El viejo mercado inaugurado en 1916 estaba al borde del abandono hasta que un grupo de empresarios decidieron salvarlo para recuperar la esencia de los mercados de antes pero al gusto actual. Más de una treintena de tiendas, cada una de un producto diferente: derivados del cerdo ibérico, salazones, carnes, quesos, ostras, pastas frescas, frutas, pescados, vinos, encurtidos, tartas y pasteles… Detrás de cada puesto una marca de calidad que convierte a este Mercado de San Miguel en un espacio para sibaritas. El éxito ha sido rotundo.

El visitante puede comprar una copa de champán en alguna de las vinotecas y luego acercarse al puesto de las ostras para tomarse una docenita de la variedad que elija. O buscar la tienda de embutidos y pedir un platito de buen jamón ibérico cortado al momento; o a la quesería y elegir sus quesos favoritos de entre la amplísima selección que se ofrece a su vista.

Tras el éxito de San Miguel, en Madrid se remodeló por completo otro mercado, el de San Antón, en el barrio de Chueca. Este conserva una estructura más tradicional ya que en la primera planta se encuentran los puestos de toda la vida, frutería, charcutería, pescadería, carnicería…, muchos de ellos regentados por los comerciantes que los ocupaban antes de la reforma. Sin embargo, la segunda planta está llena de espacios donde comer de manera informal. Y en la tercera se encuentra un restaurante mucho más serio.

La tendencia se extiende, poco a poco, por otros mercados madrileños. Así, por ejemplo, en el de La Vaguada, Sertina, una pollería muy tradicional en Madrid, con más de 50 años de trayectoria, ha abierto hace escasas fechas un espacio de casi 200 metros cuadrados donde además del tradicional puesto para comprar pollería, caza o casquería, han incorporado una cocina a la vista de los clientes donde un cocinero prepara al instante cualquiera de los productos frescos que venden. Los clientes pueden comer allí mismo estos platos en una zona con mesas y sillas.

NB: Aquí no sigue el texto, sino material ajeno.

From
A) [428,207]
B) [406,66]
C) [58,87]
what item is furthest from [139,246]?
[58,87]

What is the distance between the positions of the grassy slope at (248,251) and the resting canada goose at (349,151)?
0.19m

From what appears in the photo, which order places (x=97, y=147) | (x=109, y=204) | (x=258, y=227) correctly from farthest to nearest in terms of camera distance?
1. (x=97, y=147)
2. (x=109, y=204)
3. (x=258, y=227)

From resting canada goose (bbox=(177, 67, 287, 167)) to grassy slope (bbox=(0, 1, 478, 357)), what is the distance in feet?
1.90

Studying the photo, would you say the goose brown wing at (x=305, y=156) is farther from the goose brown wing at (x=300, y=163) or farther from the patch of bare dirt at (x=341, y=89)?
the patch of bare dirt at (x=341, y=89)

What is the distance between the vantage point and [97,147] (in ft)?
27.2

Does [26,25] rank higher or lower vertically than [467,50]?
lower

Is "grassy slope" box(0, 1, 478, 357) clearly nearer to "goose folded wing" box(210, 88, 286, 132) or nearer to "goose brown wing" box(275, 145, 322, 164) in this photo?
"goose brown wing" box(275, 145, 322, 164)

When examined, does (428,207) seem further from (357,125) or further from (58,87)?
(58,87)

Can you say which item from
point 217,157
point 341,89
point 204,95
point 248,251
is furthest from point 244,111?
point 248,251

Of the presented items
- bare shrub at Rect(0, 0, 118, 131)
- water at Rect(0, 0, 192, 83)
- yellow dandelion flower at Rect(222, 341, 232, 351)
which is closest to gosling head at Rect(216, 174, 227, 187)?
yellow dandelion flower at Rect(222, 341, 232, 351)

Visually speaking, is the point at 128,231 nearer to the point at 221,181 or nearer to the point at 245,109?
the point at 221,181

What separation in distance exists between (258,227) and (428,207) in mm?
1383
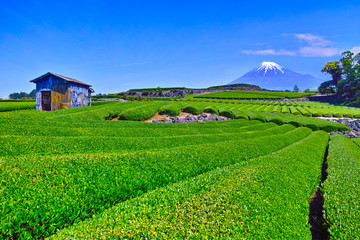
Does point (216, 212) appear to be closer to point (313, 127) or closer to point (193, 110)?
point (193, 110)

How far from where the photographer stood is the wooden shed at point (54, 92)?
25000mm

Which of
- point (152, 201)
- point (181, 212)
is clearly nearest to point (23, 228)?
point (152, 201)

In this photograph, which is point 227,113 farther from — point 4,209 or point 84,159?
point 4,209

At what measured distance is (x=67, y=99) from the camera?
25.9m

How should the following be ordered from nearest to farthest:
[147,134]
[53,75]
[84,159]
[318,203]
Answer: [84,159] → [318,203] → [147,134] → [53,75]

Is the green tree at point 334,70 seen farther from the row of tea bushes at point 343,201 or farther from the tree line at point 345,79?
the row of tea bushes at point 343,201

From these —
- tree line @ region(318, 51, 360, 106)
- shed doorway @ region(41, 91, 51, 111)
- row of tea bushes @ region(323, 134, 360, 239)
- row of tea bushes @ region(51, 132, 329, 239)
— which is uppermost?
tree line @ region(318, 51, 360, 106)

Isabela, el más grande de España.

Hace apenas dos meses abría, también en Madrid, a un paso del estadio Bernabéu, el Mercado Isabela. A diferencia de los anteriores, no se trata de un antiguo mercado tradicional rehabilitado sino de un espacio que había albergado distintos restaurantes y cuyos propietarios decidieron incorporarse a esta tendencia gastronómica.

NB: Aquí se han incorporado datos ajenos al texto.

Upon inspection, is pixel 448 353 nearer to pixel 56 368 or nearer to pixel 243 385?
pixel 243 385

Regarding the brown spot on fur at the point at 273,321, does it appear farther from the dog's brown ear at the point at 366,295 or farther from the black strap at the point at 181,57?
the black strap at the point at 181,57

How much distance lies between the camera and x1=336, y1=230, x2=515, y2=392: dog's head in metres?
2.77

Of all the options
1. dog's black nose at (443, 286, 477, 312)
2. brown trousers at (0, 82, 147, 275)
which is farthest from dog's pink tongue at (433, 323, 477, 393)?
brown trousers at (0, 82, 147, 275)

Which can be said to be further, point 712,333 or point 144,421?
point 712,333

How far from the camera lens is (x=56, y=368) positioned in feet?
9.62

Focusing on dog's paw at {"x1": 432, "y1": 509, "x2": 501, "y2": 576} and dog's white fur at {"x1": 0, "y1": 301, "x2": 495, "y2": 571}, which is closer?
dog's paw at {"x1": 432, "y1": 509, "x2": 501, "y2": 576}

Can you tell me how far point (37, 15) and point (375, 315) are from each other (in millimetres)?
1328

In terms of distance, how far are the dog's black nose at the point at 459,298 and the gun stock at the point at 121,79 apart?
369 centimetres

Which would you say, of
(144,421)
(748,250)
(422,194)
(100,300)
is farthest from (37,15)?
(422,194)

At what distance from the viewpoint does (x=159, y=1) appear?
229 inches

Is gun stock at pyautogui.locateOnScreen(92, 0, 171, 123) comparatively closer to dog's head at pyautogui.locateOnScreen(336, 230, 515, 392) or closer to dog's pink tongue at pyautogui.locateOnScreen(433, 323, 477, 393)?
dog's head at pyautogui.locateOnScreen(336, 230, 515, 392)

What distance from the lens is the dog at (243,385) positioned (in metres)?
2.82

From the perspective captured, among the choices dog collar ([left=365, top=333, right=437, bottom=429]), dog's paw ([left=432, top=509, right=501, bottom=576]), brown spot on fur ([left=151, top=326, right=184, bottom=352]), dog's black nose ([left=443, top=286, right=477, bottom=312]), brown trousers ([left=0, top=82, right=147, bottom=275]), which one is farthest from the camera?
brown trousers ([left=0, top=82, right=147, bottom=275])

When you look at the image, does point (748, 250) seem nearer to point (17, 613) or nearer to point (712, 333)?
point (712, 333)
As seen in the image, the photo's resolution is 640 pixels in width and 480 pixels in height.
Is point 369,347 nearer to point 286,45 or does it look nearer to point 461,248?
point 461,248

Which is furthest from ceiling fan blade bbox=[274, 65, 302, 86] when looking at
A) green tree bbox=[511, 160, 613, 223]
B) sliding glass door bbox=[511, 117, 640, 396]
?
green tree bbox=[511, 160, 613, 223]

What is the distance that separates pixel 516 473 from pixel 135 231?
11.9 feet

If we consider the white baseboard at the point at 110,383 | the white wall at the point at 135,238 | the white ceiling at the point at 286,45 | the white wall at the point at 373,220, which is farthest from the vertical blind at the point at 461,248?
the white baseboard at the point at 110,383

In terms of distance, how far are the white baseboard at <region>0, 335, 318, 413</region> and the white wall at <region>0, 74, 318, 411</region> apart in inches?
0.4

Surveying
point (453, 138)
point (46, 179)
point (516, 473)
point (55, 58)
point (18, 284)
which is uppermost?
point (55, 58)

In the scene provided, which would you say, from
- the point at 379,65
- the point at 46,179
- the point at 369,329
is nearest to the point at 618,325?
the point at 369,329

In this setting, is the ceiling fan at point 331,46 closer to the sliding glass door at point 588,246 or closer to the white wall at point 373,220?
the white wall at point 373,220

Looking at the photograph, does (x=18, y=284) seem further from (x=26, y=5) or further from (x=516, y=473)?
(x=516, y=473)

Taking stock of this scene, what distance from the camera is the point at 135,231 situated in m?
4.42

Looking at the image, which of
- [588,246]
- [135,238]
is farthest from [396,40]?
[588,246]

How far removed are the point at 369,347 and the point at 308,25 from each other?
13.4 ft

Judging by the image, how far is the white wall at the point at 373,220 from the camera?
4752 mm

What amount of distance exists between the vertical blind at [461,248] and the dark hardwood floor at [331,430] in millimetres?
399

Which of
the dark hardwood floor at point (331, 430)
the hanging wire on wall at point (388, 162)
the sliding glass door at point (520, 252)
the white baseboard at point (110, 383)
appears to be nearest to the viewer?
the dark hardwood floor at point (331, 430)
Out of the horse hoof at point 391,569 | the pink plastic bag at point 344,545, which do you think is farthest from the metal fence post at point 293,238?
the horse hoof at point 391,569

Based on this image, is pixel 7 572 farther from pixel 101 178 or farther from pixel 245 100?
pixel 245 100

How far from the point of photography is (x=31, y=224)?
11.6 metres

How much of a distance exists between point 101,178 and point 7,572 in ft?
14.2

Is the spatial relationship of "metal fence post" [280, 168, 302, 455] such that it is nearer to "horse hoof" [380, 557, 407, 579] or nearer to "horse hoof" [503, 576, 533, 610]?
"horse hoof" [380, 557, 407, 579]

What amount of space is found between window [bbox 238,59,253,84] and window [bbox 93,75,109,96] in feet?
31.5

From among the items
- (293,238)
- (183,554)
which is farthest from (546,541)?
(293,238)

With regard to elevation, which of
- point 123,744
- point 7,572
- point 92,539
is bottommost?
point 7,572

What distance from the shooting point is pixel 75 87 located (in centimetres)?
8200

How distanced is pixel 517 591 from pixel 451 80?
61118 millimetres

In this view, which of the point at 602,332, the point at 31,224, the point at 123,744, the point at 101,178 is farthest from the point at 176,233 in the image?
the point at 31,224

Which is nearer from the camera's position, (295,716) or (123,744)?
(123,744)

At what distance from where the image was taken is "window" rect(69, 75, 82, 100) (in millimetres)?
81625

Nada menos que 3.000 metros cuadrados, divididos en cuatro plantas, que lo convierten en el centro gastronómico más grande de España. 38 puestos gastronómicos y de tapeo tanto moderno como tradicional que abren todos los días del año y en los que se puede desayunar o comer y cenar de manera informal. También comprar productos o platos preparados para llevarse a casa.

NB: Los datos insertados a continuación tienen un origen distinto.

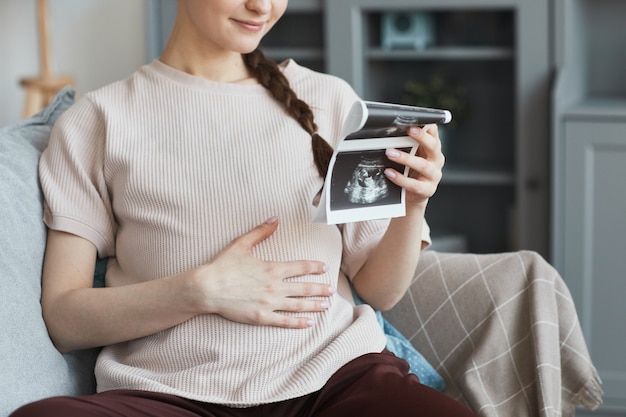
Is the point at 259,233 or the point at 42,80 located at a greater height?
the point at 42,80

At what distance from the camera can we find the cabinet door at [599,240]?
2459 millimetres

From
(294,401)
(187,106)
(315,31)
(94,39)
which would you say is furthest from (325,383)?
(94,39)

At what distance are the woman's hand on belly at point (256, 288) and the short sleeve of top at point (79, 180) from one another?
0.22 meters

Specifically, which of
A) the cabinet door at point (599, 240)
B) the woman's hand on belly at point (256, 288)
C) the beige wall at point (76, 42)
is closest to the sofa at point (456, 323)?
the woman's hand on belly at point (256, 288)

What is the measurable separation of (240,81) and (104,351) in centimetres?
47

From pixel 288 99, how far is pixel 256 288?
32 cm

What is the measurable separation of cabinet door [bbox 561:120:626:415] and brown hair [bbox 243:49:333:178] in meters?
1.16

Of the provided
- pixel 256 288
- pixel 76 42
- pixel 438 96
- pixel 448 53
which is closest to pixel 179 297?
pixel 256 288

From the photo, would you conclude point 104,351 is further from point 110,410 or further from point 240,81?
point 240,81

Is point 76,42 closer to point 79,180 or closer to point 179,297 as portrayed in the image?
point 79,180

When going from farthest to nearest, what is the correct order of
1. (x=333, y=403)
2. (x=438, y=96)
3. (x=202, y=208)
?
(x=438, y=96), (x=202, y=208), (x=333, y=403)

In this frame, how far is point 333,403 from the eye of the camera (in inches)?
51.8

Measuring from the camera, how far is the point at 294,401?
4.36 ft

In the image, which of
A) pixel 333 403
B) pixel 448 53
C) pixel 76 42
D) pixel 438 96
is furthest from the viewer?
pixel 76 42
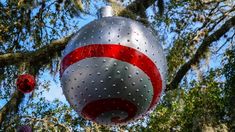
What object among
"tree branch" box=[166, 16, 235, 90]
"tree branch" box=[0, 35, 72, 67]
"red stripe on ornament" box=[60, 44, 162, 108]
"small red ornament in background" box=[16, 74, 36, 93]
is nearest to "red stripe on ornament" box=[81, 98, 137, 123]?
"red stripe on ornament" box=[60, 44, 162, 108]

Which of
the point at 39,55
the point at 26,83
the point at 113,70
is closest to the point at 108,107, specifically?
the point at 113,70

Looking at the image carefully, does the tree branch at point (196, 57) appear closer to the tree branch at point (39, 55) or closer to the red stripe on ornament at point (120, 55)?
the tree branch at point (39, 55)

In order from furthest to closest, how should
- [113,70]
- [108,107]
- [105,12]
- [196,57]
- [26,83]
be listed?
[196,57] < [26,83] < [105,12] < [108,107] < [113,70]

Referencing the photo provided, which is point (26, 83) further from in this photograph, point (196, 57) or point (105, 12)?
point (196, 57)

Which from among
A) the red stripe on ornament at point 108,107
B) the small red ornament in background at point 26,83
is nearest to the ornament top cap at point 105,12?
the red stripe on ornament at point 108,107

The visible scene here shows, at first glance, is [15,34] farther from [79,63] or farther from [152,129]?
[152,129]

Aunque Madrid sea pionera, esta nueva tendencia se extiende por otros lugares de España. Por ejemplo, en Valencia, el antiguo Mercado de Colón, un precioso edificio modernista, acoge ya algunos puestos donde comer algo informal. Entre ellos uno de ostras y otro de charcutería. Y en la parte de arriba, un buen restaurante gastronómico, El Alto de Colón.